Antes de mais, importa analisar os valores e os bens jurídicos em causa
na criminalização das infracções fiscais.
O entendimento tradicional do nosso direito penal é o de que só certas
formas de ofensas aos bens jurídicos tutelados que se revestem de particular
gravidade, pelo alarme social que a sua prática justificadamente causa,
necessitam da intervenção do direito penal, assim realizando o princípio
constitucional da necessidade da pena.
No caso das infracções fiscais, a publicação em 1988 e 1989 dos Regimes
Jurídicos dos imposto sobre o rendimento das pessoas singulares (IRS), do
imposto sobre os rendimentos das pessoas colectivas (IRC), da contribuição
autárquica (CA) e do Estatuto dos Benefícios Fiscais induziu a reforma do
tratamento normativo das infracções fiscais não aduaneiras, tendo o Governo
pedido e obtido autorização da Assembleia da República para legislar em tal
matéria, relativamente a todos os impostos, contribuições parafiscais e demais
prestações tributárias e, bem assim, quanto aos benefícios fiscais.
A autorização concedida permitia ao Governo, em matéria penal, adaptar
os princípios gerais, os pressupostos da punição, as formas do crime e as causas
de suspensão do procedimento e da extinção da responsabilidade criminal, podendo
tipificar novos ilícitos penais e definir novas penas, tomando como referência o
Código Penal, mas podendo alargar ou restringir a respectiva dosimetria.
Define-se, em seguida, o sentido da autorização através da definição dos tipos
de ilícito e dos respectivos elementos do tipo, bem como dos valores máximos e
mínimos das penas e coimas. Seguidamente, prevê-se na lei de autorização
legislativa a adequação do processo penal aos novos tipos de ilícito (penal e
contraordenacional) criados.
A Lei de Autorização n.º89/89, de 11 de Setembro veio a dar origem ao
Decreto-Lei n.º 20-A/90, de 15 de Janeiro, posteriormente alterado, na parte
agora em causa, pelo Decreto-Lei n.º 394/93, de 24 de Novembro, aprovado na
sequência da Lei n.º 61/93, de 20 de Agosto.

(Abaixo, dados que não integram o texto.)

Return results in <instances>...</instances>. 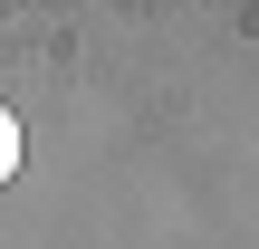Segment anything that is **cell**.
<instances>
[{"label":"cell","mask_w":259,"mask_h":249,"mask_svg":"<svg viewBox=\"0 0 259 249\" xmlns=\"http://www.w3.org/2000/svg\"><path fill=\"white\" fill-rule=\"evenodd\" d=\"M10 173H19V115L0 106V182H10Z\"/></svg>","instance_id":"6da1fadb"}]
</instances>
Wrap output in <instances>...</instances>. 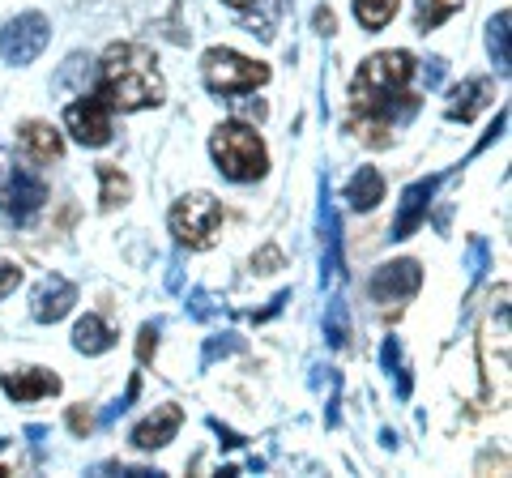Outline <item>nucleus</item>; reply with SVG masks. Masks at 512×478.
I'll use <instances>...</instances> for the list:
<instances>
[{
	"label": "nucleus",
	"instance_id": "2eb2a0df",
	"mask_svg": "<svg viewBox=\"0 0 512 478\" xmlns=\"http://www.w3.org/2000/svg\"><path fill=\"white\" fill-rule=\"evenodd\" d=\"M346 201L355 205V210H376V205L384 201V175L376 167H359L355 175H350V184H346Z\"/></svg>",
	"mask_w": 512,
	"mask_h": 478
},
{
	"label": "nucleus",
	"instance_id": "4468645a",
	"mask_svg": "<svg viewBox=\"0 0 512 478\" xmlns=\"http://www.w3.org/2000/svg\"><path fill=\"white\" fill-rule=\"evenodd\" d=\"M18 141L26 146V154L35 158V163H56V158L64 154L60 133L52 129V124H43V120H26L18 129Z\"/></svg>",
	"mask_w": 512,
	"mask_h": 478
},
{
	"label": "nucleus",
	"instance_id": "0eeeda50",
	"mask_svg": "<svg viewBox=\"0 0 512 478\" xmlns=\"http://www.w3.org/2000/svg\"><path fill=\"white\" fill-rule=\"evenodd\" d=\"M64 129L82 146H107L111 141V103L103 94H82L77 103L64 107Z\"/></svg>",
	"mask_w": 512,
	"mask_h": 478
},
{
	"label": "nucleus",
	"instance_id": "f8f14e48",
	"mask_svg": "<svg viewBox=\"0 0 512 478\" xmlns=\"http://www.w3.org/2000/svg\"><path fill=\"white\" fill-rule=\"evenodd\" d=\"M0 389H5L13 402H39V397L60 393V376L43 372V368H26V372H18V376L9 372L5 380H0Z\"/></svg>",
	"mask_w": 512,
	"mask_h": 478
},
{
	"label": "nucleus",
	"instance_id": "f257e3e1",
	"mask_svg": "<svg viewBox=\"0 0 512 478\" xmlns=\"http://www.w3.org/2000/svg\"><path fill=\"white\" fill-rule=\"evenodd\" d=\"M99 94L120 111H141L163 103V73L150 47L111 43L99 60Z\"/></svg>",
	"mask_w": 512,
	"mask_h": 478
},
{
	"label": "nucleus",
	"instance_id": "f3484780",
	"mask_svg": "<svg viewBox=\"0 0 512 478\" xmlns=\"http://www.w3.org/2000/svg\"><path fill=\"white\" fill-rule=\"evenodd\" d=\"M94 171H99V184H103V197H99L103 210H116V205H124L133 197V184H128V175L116 163H99Z\"/></svg>",
	"mask_w": 512,
	"mask_h": 478
},
{
	"label": "nucleus",
	"instance_id": "20e7f679",
	"mask_svg": "<svg viewBox=\"0 0 512 478\" xmlns=\"http://www.w3.org/2000/svg\"><path fill=\"white\" fill-rule=\"evenodd\" d=\"M222 218H227L222 214V201L210 193H188V197L175 201L171 214H167L171 235L180 239L184 248H210L222 231Z\"/></svg>",
	"mask_w": 512,
	"mask_h": 478
},
{
	"label": "nucleus",
	"instance_id": "6ab92c4d",
	"mask_svg": "<svg viewBox=\"0 0 512 478\" xmlns=\"http://www.w3.org/2000/svg\"><path fill=\"white\" fill-rule=\"evenodd\" d=\"M461 9V0H419V30H436L440 22H448Z\"/></svg>",
	"mask_w": 512,
	"mask_h": 478
},
{
	"label": "nucleus",
	"instance_id": "9d476101",
	"mask_svg": "<svg viewBox=\"0 0 512 478\" xmlns=\"http://www.w3.org/2000/svg\"><path fill=\"white\" fill-rule=\"evenodd\" d=\"M180 423H184V410L180 406H158L146 423H137V432H133V444L137 449H163L167 440H175V432H180Z\"/></svg>",
	"mask_w": 512,
	"mask_h": 478
},
{
	"label": "nucleus",
	"instance_id": "393cba45",
	"mask_svg": "<svg viewBox=\"0 0 512 478\" xmlns=\"http://www.w3.org/2000/svg\"><path fill=\"white\" fill-rule=\"evenodd\" d=\"M235 116H244V120H265L269 116V107L256 99V103H244V99H235Z\"/></svg>",
	"mask_w": 512,
	"mask_h": 478
},
{
	"label": "nucleus",
	"instance_id": "7ed1b4c3",
	"mask_svg": "<svg viewBox=\"0 0 512 478\" xmlns=\"http://www.w3.org/2000/svg\"><path fill=\"white\" fill-rule=\"evenodd\" d=\"M201 73H205V86L222 94V99H235V94H248L269 82V69L261 60H248V56L231 52V47H210V52L201 56Z\"/></svg>",
	"mask_w": 512,
	"mask_h": 478
},
{
	"label": "nucleus",
	"instance_id": "412c9836",
	"mask_svg": "<svg viewBox=\"0 0 512 478\" xmlns=\"http://www.w3.org/2000/svg\"><path fill=\"white\" fill-rule=\"evenodd\" d=\"M380 359H384V368H389V372H397V393L410 397V372H406V363H402V346L389 338V342H384V350H380Z\"/></svg>",
	"mask_w": 512,
	"mask_h": 478
},
{
	"label": "nucleus",
	"instance_id": "a211bd4d",
	"mask_svg": "<svg viewBox=\"0 0 512 478\" xmlns=\"http://www.w3.org/2000/svg\"><path fill=\"white\" fill-rule=\"evenodd\" d=\"M397 9H402V0H355V18L363 30H372V35L397 18Z\"/></svg>",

Este tratamento sistemático da punição das infracções fiscais não
aduaneiras mostra bem o relevo que o legislador pretendeu atribuir à defesa dos
interesses subjacentes a tal normação e cuja violação a mesma pretende evitar –
os interesses da Fazenda Nacional.
Num Estado de direito, social e democrático, a assunção pelo Estado da
realização do bem estar social, através da concretização de uma democracia
económica, social e cultural, com respeito pelos direitos e liberdade
fundamentais, legitima-se pela necessidade de garantir a todos uma existência em
condições de dignidade.
A realização destas exigências não só confere ao imposto um carácter de
meio privilegiado ao dispor de um Estado de direito para assegurar as
necessárias prestações sociais, como também alarga o âmbito do que é digno de
tutela penal.(…)
De facto, um Estado para poder cumprir as tarefas que lhe incumbem tem
de recorrer a meios que só pode exigir dos seus cidadãos. Esses meios ou
instrumentos de realização das suas finalidade são os impostos, cuja cobrança é
condição da posterior satisfação das prestações sociais. Compreende-se, assim,
que o dever de pagar impostos seja um dever fundamental (cf. Casalta Nabais, “O
dever fundamental de pagar impostos”, Livraria Almedina, 1998, pág. 186,ss) e
que a violação deste dever, essencial para a realização dos fins do Estado possa
ser assegurado através da cominação de sanções criminais.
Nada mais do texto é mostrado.